** Instruction A **
Gather every line of the records below that contains the word "right", paying attention to case.

--- Page text ---

All of this bad press has given me an idea. Since it is getting harder and harder for the cruise lines to fill their ships, it shouldn't be too expensive to acquire one for use as a great floating location for a reality television show. Sort of a Survivor meets Love Boat meets Gilligan's Island. This will definitely be a winner-takes-all show. And since times are so tough, each season can easily start with a new ship.
This is not a stupid idea when you compare it with all the other reality shows. I would much rather watch the passengers of a doomed ship fight to survive a germ-infested salad bar than an episode of Amish Mafia. (Originally, the show was going to be about Baptist Scientists, but focus groups didn't find that believable enough.)
There is almost an endless supply of challenges for the cast. Can you still fit into your life preserver after two weeks at the buffet? Will you succumb to the mysterious stomach flu that seems to be coming from the ship's water? How many newlywed husbands will throw their spouses overboard for the insurance? Can you escape the man-eating rats before the hepatitis you picked up on the last excursion sets in?
Then, at the season finale, we let Captain Schettino (of Costa Concordia fame) run the ship up onto the rocks while the cast scrambles for an inadequate number of lifeboats. Survivors who can't find room in the lifeboats are forced to swim for shore past specially imported Australian tiger sharks.

---

** Instruction B **
Retype the passage of the cruise-ship reality show piece above, between "All of this" and "that believable enough.)", inclusive.

--- Exercise data ---

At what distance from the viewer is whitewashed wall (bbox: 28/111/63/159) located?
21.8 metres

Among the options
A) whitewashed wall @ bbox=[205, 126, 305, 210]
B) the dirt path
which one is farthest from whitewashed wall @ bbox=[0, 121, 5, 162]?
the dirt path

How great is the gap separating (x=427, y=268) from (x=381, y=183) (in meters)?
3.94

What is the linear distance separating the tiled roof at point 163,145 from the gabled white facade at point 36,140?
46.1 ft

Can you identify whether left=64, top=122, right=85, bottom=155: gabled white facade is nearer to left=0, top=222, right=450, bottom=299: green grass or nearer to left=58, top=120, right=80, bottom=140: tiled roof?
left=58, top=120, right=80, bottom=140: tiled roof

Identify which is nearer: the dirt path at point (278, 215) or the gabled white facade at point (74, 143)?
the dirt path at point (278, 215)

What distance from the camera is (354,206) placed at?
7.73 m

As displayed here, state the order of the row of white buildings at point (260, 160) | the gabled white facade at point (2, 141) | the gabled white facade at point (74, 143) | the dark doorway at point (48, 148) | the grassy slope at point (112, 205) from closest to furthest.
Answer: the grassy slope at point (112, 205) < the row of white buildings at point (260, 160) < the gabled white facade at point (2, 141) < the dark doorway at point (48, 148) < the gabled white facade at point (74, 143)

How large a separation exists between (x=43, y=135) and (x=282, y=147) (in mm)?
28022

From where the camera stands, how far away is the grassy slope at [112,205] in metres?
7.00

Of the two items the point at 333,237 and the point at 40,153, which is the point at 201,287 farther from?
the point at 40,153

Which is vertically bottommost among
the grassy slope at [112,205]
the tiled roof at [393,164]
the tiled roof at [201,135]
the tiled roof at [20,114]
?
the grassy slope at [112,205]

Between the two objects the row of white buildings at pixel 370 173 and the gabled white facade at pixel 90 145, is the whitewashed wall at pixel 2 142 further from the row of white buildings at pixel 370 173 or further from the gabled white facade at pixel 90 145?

---

** Problem solution A **
Can you identify whether left=64, top=122, right=85, bottom=155: gabled white facade is nearer to left=0, top=222, right=450, bottom=299: green grass or nearer to left=58, top=120, right=80, bottom=140: tiled roof?
left=58, top=120, right=80, bottom=140: tiled roof

** Problem solution B **
All of this bad press has given me an idea. Since it is getting harder and harder for the cruise lines to fill their ships, it shouldn't be too expensive to acquire one for use as a great floating location for a reality television show. Sort of a Survivor meets Love Boat meets Gilligan's Island. This will definitely be a winner-takes-all show. And since times are so tough, each season can easily start with a new ship.
This is not a stupid idea when you compare it with all the other reality shows. I would much rather watch the passengers of a doomed ship fight to survive a germ-infested salad bar than an episode of Amish Mafia. (Originally, the show was going to be about Baptist Scientists, but focus groups didn't find that believable enough.)